De kinderrechter merkt hierbij op dat hij het belangrijk vindt dat de situatie van de kinderen de komende periode zichtbaar gaat verbeteren. In dat kader is van belang dat de moeder blijft begrijpen waar de GI mee bezig is. De moeder heeft hierbij behoefte aan meer ondersteuning en de kinderrechter vindt dat de GI daar aandacht voor moet hebben. Zo kan er bijvoorbeeld worden gedacht aan de inzet van een maatschappelijk werker om de vertaalslag richting de moeder te maken. Ook vindt de kinderrechter het belangrijk dat de GI gaat kijken naar een nieuw steunpleeggezin dan wel een vertrouwenspersoon voor de kinderen en dat de GI aandacht heeft voor de (school)situatie van [minderjarige 1] en de zorgen die zij over de moeder bij de kinderrechter heeft geuit. Daarnaast dient in de komende periode te worden bezien wat de rol van de vader in het leven van de kinderen kan zijn en hoe dat moet worden vormgegeven. Ook verwacht de kinderrechter van de GI dat zij gaan onderzoeken op welke manier de moeder nog meer kan worden ondersteund en of de (thuis)situatie voor de moeder houdbaar is of dat het wenselijk is dat zij meer wordt ontlast. Van de moeder verwacht de kinderrechter dat zij met de GI en de hulpverlening blijft samenwerken. Zowel voor haarzelf als voor de kinderen is het van groot belang dat er sprake is van stabiliteit in de hulpverlening.
5.5.
De kinderrechter zal de beslissing uitvoerbaar bij voorraad verklaren, omdat het voor de ontwikkeling van [minderjarige 1] , [minderjarige 2] , [minderjarige 3] en [minderjarige 4] noodzakelijk is dat de beslissing ondanks een eventueel hoger beroep meteen uitgevoerd kan worden.

6.De beslissing

De kinderrechter:
6.1.
verlengt de ondertoezichtstelling van [minderjarige 1] , [minderjarige 2] , [minderjarige 3] en [minderjarige 4] met ingang van 22 december 2024 en tot 22 december 2025;
6.2.
verklaart deze beschikking uitvoerbaar bij voorraad.
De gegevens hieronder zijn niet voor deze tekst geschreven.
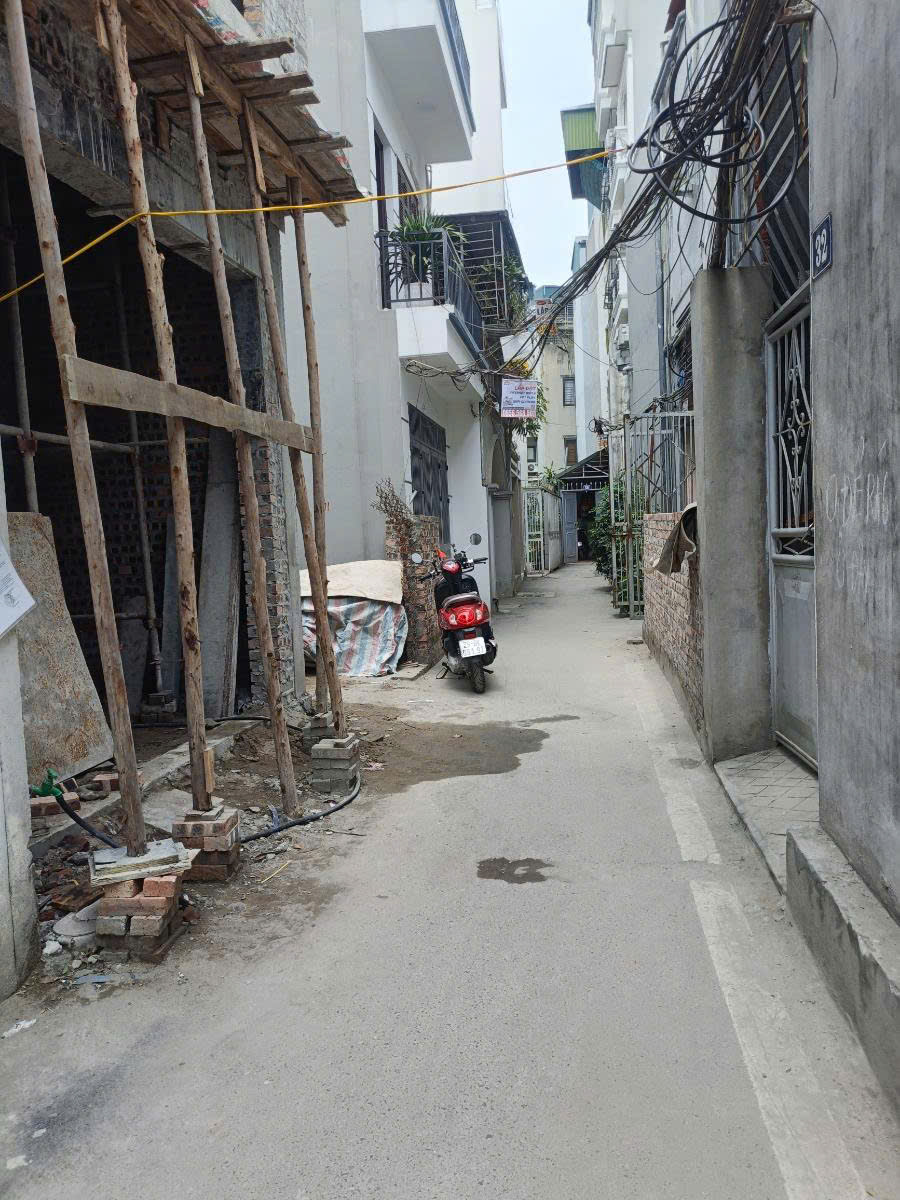 BÁN ĐẤT - NGÕ 161 ĐƯỜNG BÁT KHỐI-DIỆN TÍCH 53M2-GIÁ 7,9 TỶ - Ảnh 1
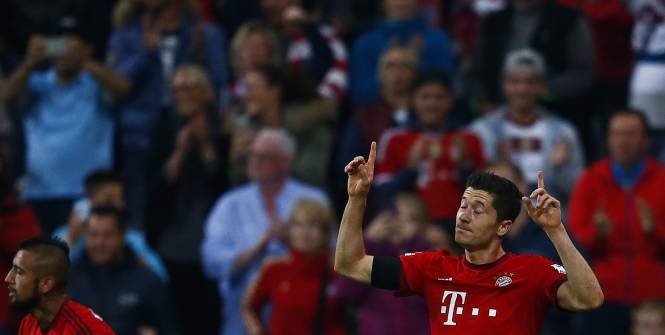 Robert Lewandowski - Reuters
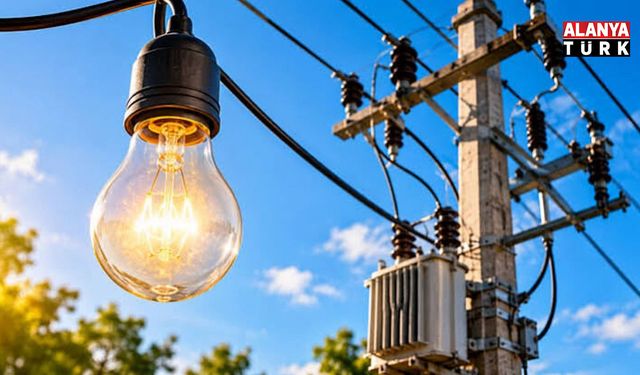 Alanya’da elektrik kesintisi alarmı: 28 Eylül’de birçok mahalle etkilenecek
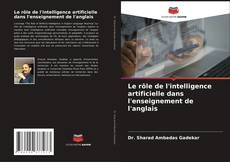Capa do livro de Le rôle de l'intelligence artificielle dans l'enseignement de l'anglais 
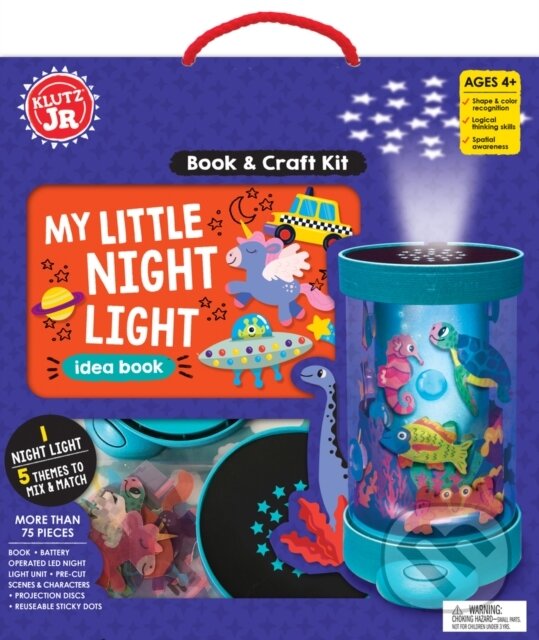 Kniha: My Little Night Light Arts and Craft Kit (Editors of Klutz). Scholastic, 2017 Kniha: My Little Night Light Arts and Craft Kit (Editors of Klutz). Scholastic, 2017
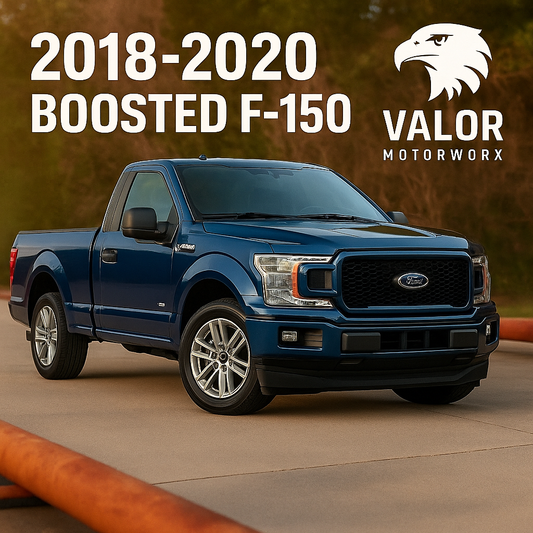 2018–2020 Boosted F-150 5.0L Coyote Tune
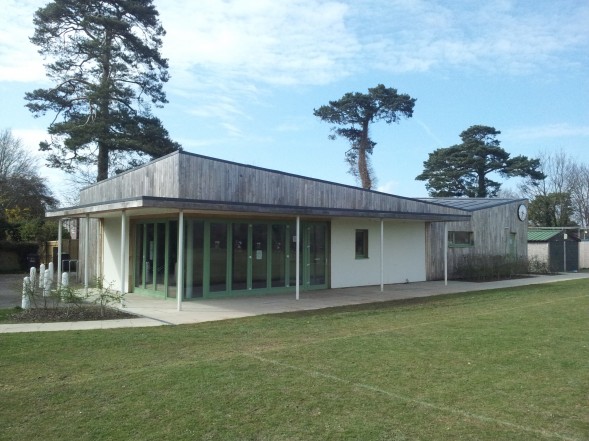 Adastra Park Sports Pavilion 2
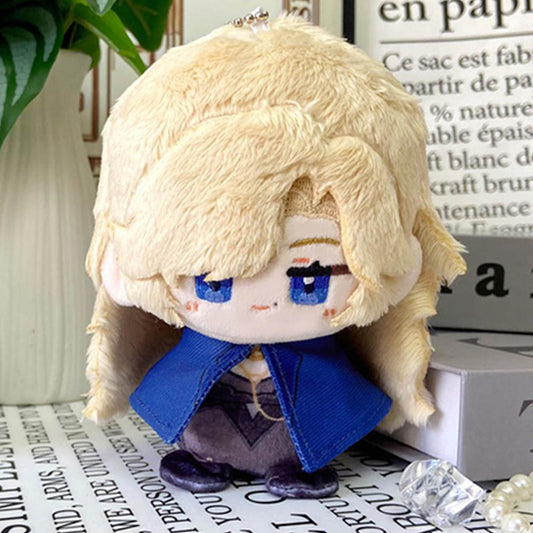 Vautour Blue Plush Keychain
Deze beslissing is gegeven en in het openbaar uitgesproken op 4 december 2024 door mr. Duinhof, kinderrechter, in aanwezigheid van mr. Vork als griffier, en op schrift gesteld op 16 december 2024.
Hoger beroep tegen deze beschikking kan worden ingesteld:
  • door de verzoeker en degenen aan wie een afschrift van de beschikking is verstrekt of verzonden, binnen drie maanden na de dag van de uitspraak;
  • door andere belanghebbenden binnen drie maanden na de betekening daarvan of nadat de beschikking aan hen op een andere wijze bekend is geworden.
Het hoger beroep moet, door tussenkomst van een advocaat, worden ingediend bij de griffie van het gerechtshof te ‘s-Hertogenbosch.